# When Jack Russells attack!



## Equus5O (Apr 27, 2010)




----------



## Klaus13 (May 18, 2010)

That just looks so bad from the pics!! lol!! 
But I have cocker spaniels that can look even more viscious if I were to get a great pic like that! wish my camera took pics like that!


----------



## KCandMace (Apr 8, 2008)

LOL I posted over on BYC. Just to funny.


----------



## Relayer (Apr 29, 2010)

Jack Russel's 2 houses down from us with invisible fences. First of all, they suck!! Way too nervous and angry. Max freaked out at first by them . I keep walking him by them (A-holes!!!!) and telling him not to worry, they're jerks... he seems to get it.


----------



## Equus5O (Apr 27, 2010)

LOL I have time to kill tonight, so I couldn't help but cross-post.

He's left marks on that poor little savages neck, so she couldn't wait to get the upper hand!


----------



## gsd_bella (Aug 6, 2006)

I love the first one, the look on the puppy's face is hilarious :laugh:


----------



## Jason L (Mar 20, 2009)

I love JRT. I have a rescue that is half JRT half corgi and she is INSANE. 

Great pics!


----------



## holland (Jan 11, 2009)

That first pic is funny!


----------



## DCluver33 (May 27, 2010)

omg I love the first pic the puppies face is like "omg get it off me!!!!" lol too funny.


----------



## kiya (May 3, 2010)

Years ago my GSD Cheyenne was chased by a JR when he was only a baby.

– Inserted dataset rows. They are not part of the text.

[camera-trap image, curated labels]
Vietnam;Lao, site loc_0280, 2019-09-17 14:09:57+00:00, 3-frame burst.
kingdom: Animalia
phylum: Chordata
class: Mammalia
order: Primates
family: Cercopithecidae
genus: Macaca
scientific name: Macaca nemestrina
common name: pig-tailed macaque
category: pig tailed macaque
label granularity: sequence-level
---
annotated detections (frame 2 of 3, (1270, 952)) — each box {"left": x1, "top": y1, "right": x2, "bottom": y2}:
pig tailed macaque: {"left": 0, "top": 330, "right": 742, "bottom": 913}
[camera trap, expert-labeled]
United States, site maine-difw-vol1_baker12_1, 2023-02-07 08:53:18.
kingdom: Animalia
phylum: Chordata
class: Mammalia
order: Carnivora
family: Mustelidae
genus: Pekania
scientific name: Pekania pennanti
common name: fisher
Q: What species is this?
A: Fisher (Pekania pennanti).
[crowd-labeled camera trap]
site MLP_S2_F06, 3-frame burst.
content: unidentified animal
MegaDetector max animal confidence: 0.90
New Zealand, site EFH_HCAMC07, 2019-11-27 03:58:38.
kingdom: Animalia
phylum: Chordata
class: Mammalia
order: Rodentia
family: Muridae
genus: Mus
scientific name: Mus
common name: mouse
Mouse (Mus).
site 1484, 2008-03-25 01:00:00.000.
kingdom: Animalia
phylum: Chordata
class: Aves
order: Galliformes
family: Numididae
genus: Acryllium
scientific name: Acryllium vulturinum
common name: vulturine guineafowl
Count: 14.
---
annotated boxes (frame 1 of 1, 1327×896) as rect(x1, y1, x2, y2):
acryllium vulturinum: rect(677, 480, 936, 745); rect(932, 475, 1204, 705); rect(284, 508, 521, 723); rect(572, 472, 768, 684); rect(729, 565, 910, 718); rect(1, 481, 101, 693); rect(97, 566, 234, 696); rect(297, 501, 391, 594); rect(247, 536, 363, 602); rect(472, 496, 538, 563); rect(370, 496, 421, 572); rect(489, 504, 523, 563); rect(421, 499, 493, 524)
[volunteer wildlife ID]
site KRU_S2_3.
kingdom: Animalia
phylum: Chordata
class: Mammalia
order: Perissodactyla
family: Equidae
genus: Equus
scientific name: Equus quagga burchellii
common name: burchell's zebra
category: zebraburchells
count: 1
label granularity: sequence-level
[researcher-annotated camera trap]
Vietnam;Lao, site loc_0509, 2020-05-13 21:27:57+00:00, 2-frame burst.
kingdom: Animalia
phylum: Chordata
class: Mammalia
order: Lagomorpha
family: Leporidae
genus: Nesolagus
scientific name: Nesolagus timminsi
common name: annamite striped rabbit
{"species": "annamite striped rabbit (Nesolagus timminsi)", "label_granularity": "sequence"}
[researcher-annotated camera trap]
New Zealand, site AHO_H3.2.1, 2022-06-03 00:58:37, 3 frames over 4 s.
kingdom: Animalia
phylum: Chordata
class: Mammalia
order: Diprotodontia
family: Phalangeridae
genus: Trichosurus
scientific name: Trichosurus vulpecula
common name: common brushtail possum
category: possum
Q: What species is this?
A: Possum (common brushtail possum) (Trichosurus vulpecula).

That little POS used to terrorize the whole neighborhood.


----------



## Jason L (Mar 20, 2009)

My JRT X Corgi girl doing what she does best ... terrorizing the bigger dogs


----------



## trish07 (Mar 5, 2010)

The first picture is so funny!!!! The JR looks completly insane and the pupp seems to say "WTF! He is crazy!!!! Save me!!!"

Lol

Amazing pup by the way!

All Jack Russel we have met weren't very nice toward other dogs.....I love JR so much, they are nice little dogs, but I never saw one well behave (which is due to their owners....JR are very high level energy dog and owners were all like "Well, I walk him once a week, isn't enough???")


----------



## JudynRich (Apr 16, 2010)

We don't speak to one neighbor(and visa versa) because of our their Jack Russel...little terror!


----------



## mazza (Jun 11, 2010)

I have just become a member of this forum and I have to say I cannot stand jack russels they have got a big chip on their shoulders as have most little dogs in my opinion


----------



## DCluver33 (May 27, 2010)

mazza said:


> I have just become a member of this forum and I have to say I cannot stand jack russels they have got a big chip on their shoulders as have most little dogs in my opinion


my aunt and uncle have a JRT and it's very fat and very annoying she's calmed down a lot now that she's 12 year old(?) I can't remember how old she is,but when she was younger she was a terror. I can't stand JRT or any out of control little dog for that matter but JRT's seem to be the worst I don't get it. oh welcome to the forums btw


----------



## mazza (Jun 11, 2010)

Thanks for welcoming me to the forum this is all brand new to me:wild:


----------